Despite a rainy night that forced movie lovers indoors, Highlands drew another big crowd to what has become a Tuesday night happening – outdoor movies on the lawn at the base of the ski area.
It’s not unusual to see several hundred moviegoers nestled in sleeping bags or perched in lawn chairs, munching popcorn beneath the stars, as a cinematic classic unfolds on the big screen.
This week’s feature, “The Sound of Music,” virtually guaranteed audience participation, and there was plenty. Fans of the musical couldn’t resist singing along, or hissing whenever the Baroness made an appearance.
A contingent from The Aspen Times went so far as to pack a picnic dinner, featuring crisp apple strudel and schnitzel with noodles, inspired by the lyrics of one of the movie’s best-known tunes, “My Favorite Things.”
Highlands Center took on the feel of a giant living room packed with people when inclement weather drove the event inside, delaying the 9 p.m. showtime while organizers reassembled the projection equipment. No one seemed to mind.
The festivities also included a Julie Andrews look-alike contest. This writer was the sole contestant, winning a dinner for two at Iguana’s, the new restaurant at Highlands Village. Judging the affair was the guest of honor – Basalt resident Kristina von Trapp Frame, granddaughter of Maria von Trapp (played by Andrews in the movie).
Frame, a Snowmass ski instructor, is the daughter of Johannes von Trapp, the youngest son of Maria and the Baron von Trapp. (Johannes was born in the United States; he’s not one of the children depicted in the film, Frame explained.)
Tuesday’s showing was among the more memorable for Frame, who, naturally, has seen the movie a number of times.
“I loved it. It was so much fun,” she said. “When all the adults were hissing the nasty woman – that was hilarious.”

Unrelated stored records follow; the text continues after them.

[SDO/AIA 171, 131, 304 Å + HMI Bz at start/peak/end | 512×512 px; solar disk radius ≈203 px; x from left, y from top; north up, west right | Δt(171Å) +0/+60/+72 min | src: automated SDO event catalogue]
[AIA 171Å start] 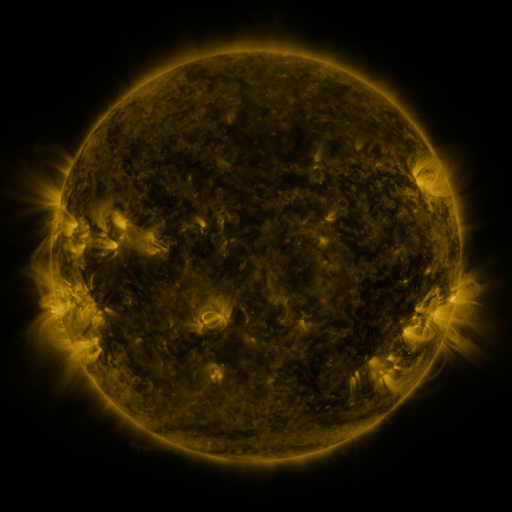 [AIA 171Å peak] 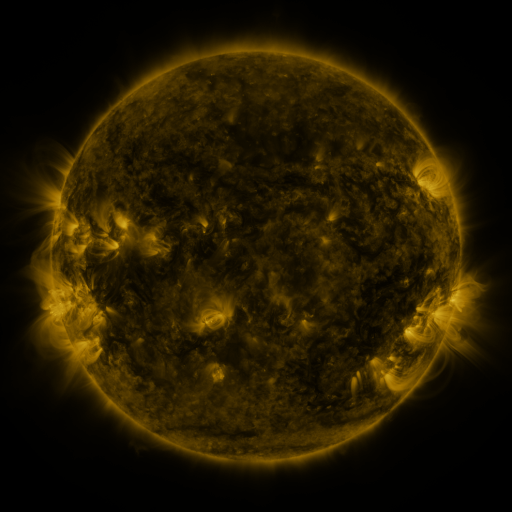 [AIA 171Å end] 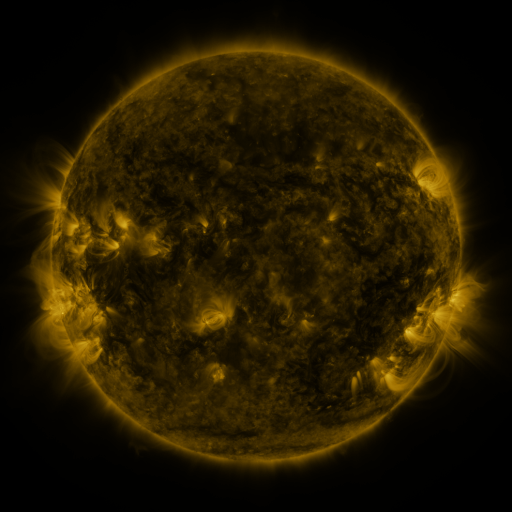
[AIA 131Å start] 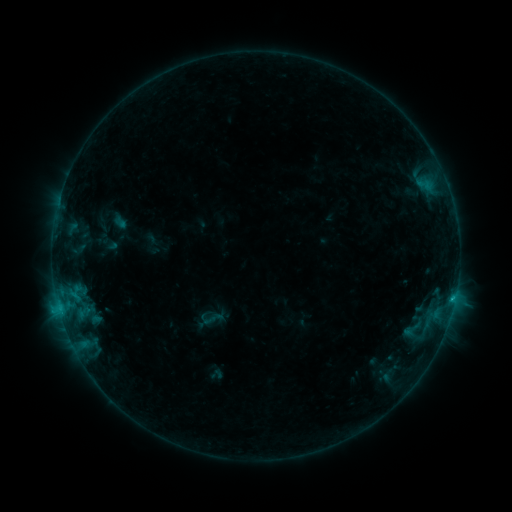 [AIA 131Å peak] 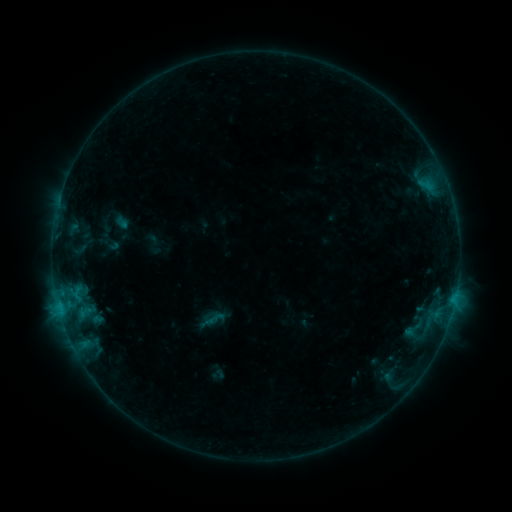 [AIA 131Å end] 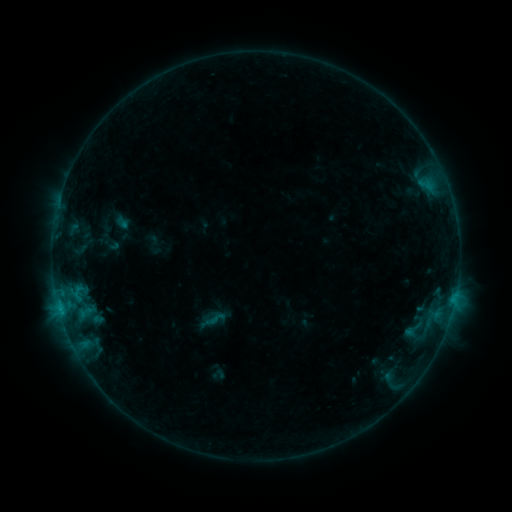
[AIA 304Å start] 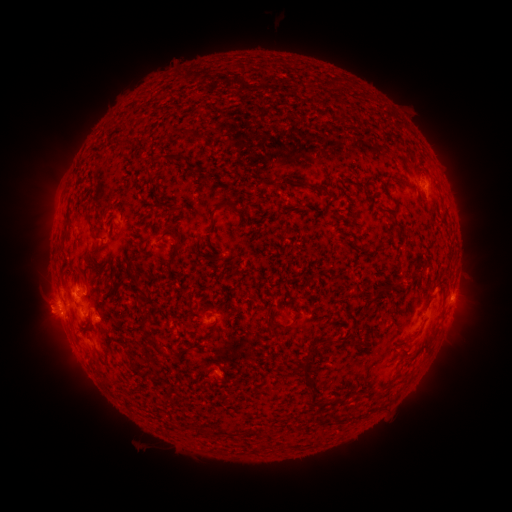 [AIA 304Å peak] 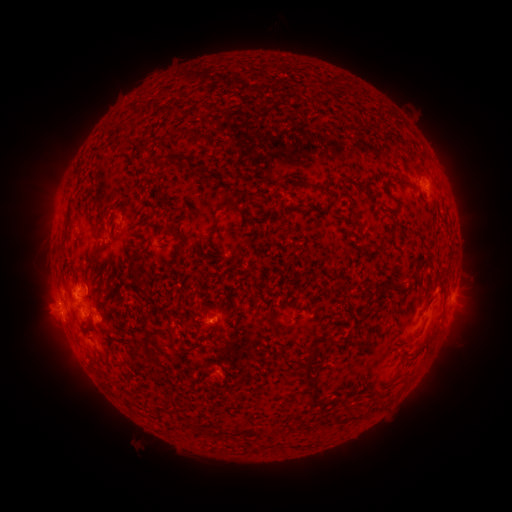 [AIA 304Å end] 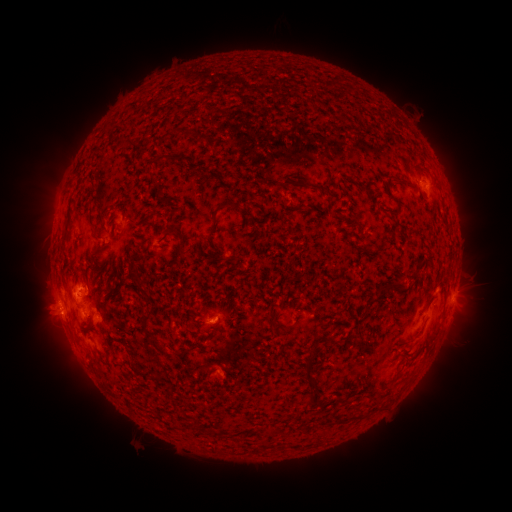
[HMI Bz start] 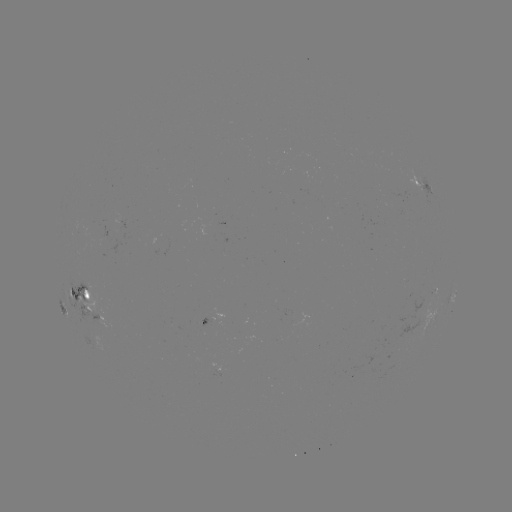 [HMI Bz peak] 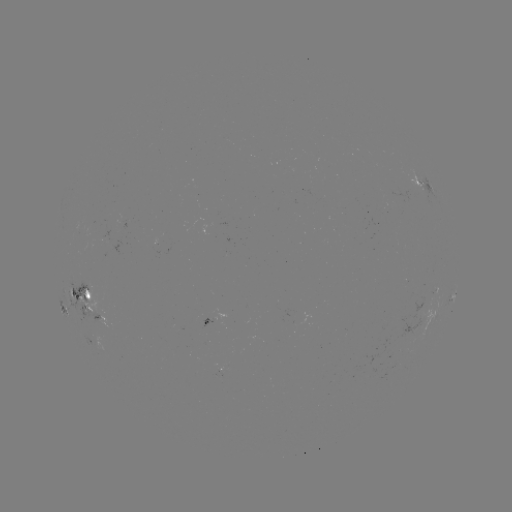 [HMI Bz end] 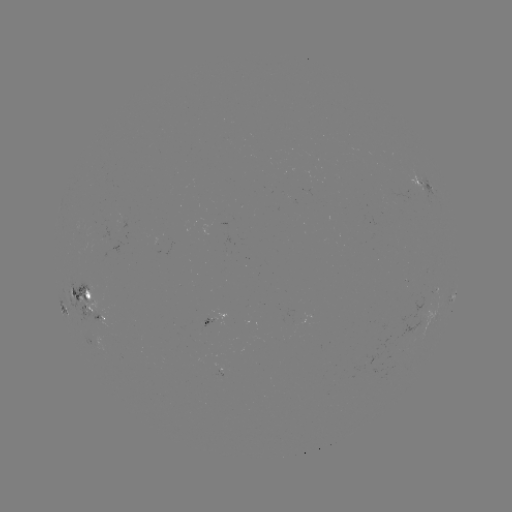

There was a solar emerging-flux region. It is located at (208, 319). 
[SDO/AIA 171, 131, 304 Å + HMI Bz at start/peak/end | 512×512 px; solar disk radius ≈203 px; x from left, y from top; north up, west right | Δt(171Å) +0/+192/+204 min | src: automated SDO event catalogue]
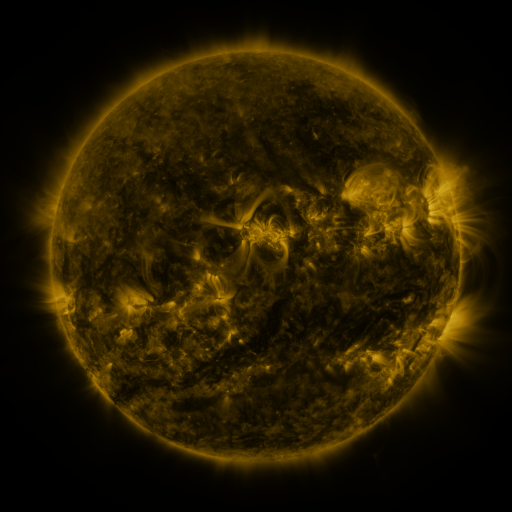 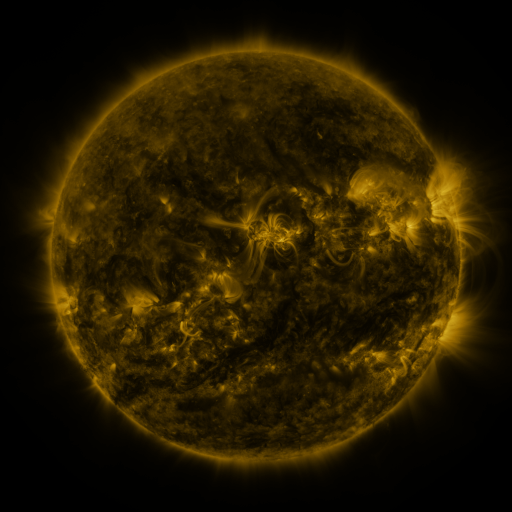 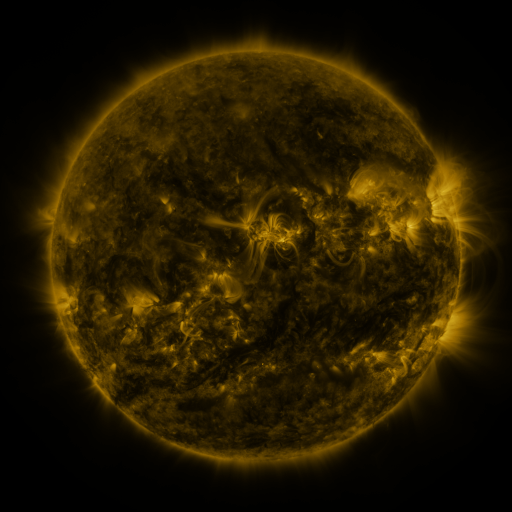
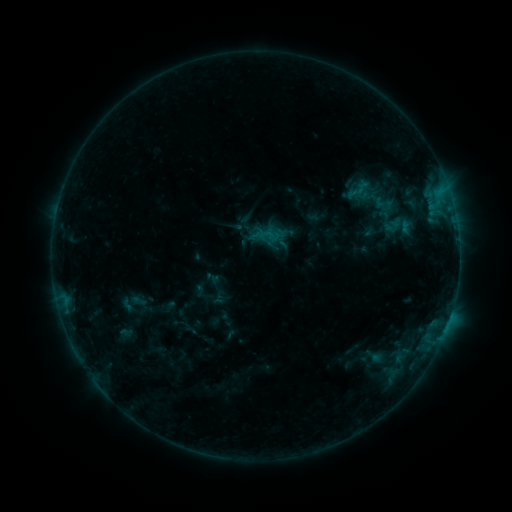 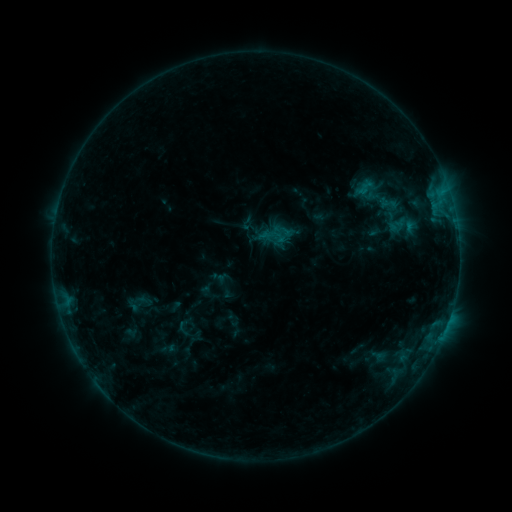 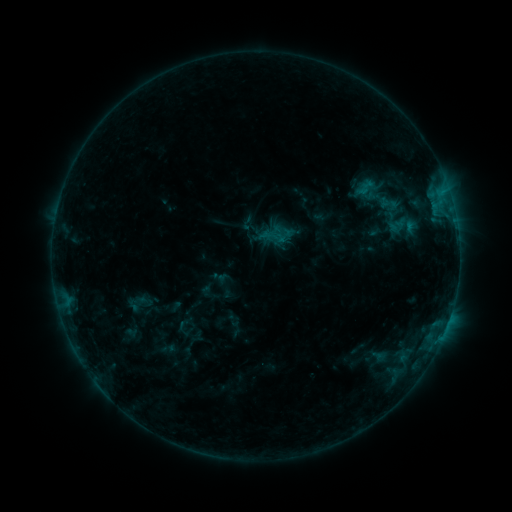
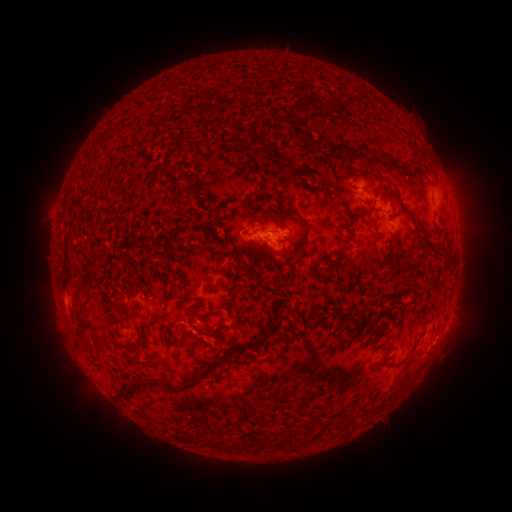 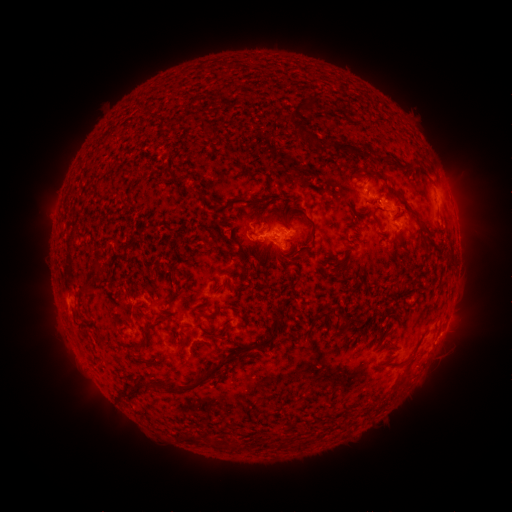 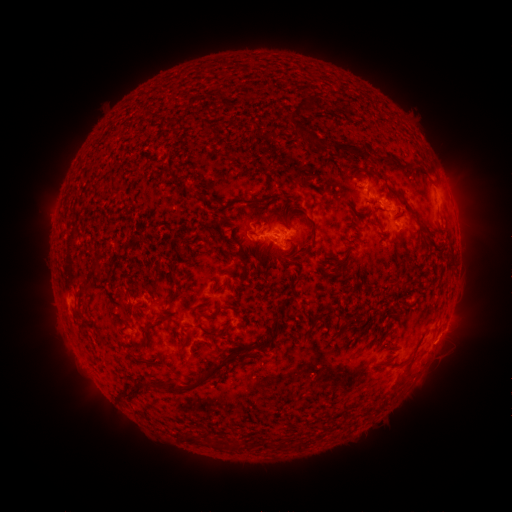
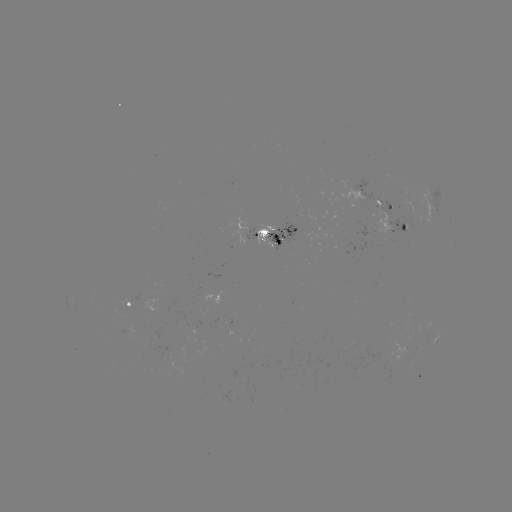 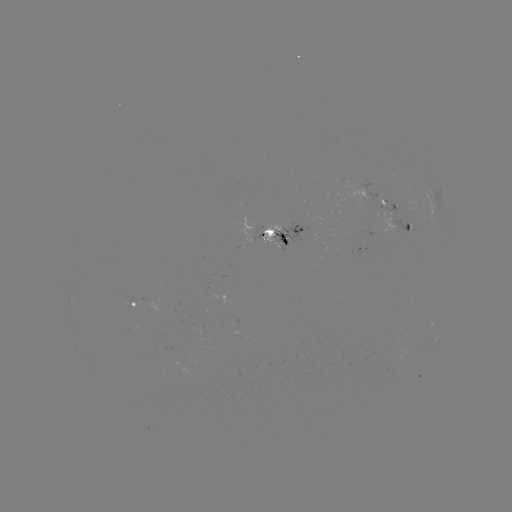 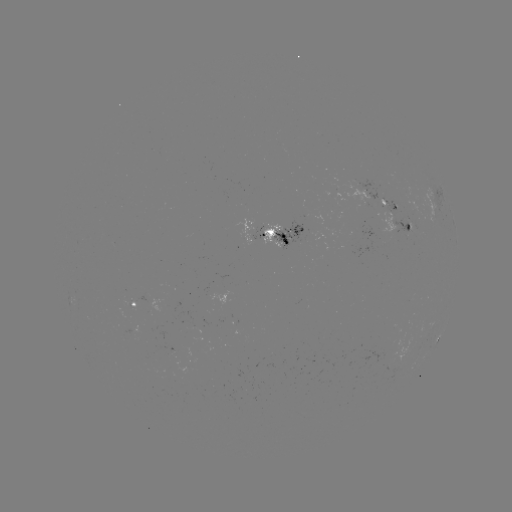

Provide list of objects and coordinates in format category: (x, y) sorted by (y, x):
emerging-flux region: (398, 231)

(By the way, there really was a baroness-type character who wanted to marry the Baron von Trapp and send his children off to boarding school, according to Frame.)
The free movies at Highlands are sponsored by the Highlands Merchants Association and are among several summer events the group has organized in conjunction with Darnauer Group to bring business to the fledgling base village.
“The idea of the whole thing is we wanted an event for the locals. We wanted the tradition of the old Highlands,” said Steve Skadron, senior account executive with Darnauer.
The outdoor movies may become a new tradition, judging from the success of the inaugural season.
“I think at this point, we’ve pretty well decided to do it again next summer,” said Scott Franklin, general manager of Iguana’s and the man in charge of the sound system.
The series debuted with a screening of “Casablanca,” followed by “Blazing Saddles” and the Alfred Hitchcock thriller, “The Birds.”
Rain began to fall about 30 minutes into “Blazing Saddles,” driving the event into Iguana’s, which wasn’t yet open for business at the time, according to Skadron. About half the crowd of 300 or so people stuck it out, cramming into the restaurant to enjoy the comedy, which Franklin ended up projecting onto an interior wall.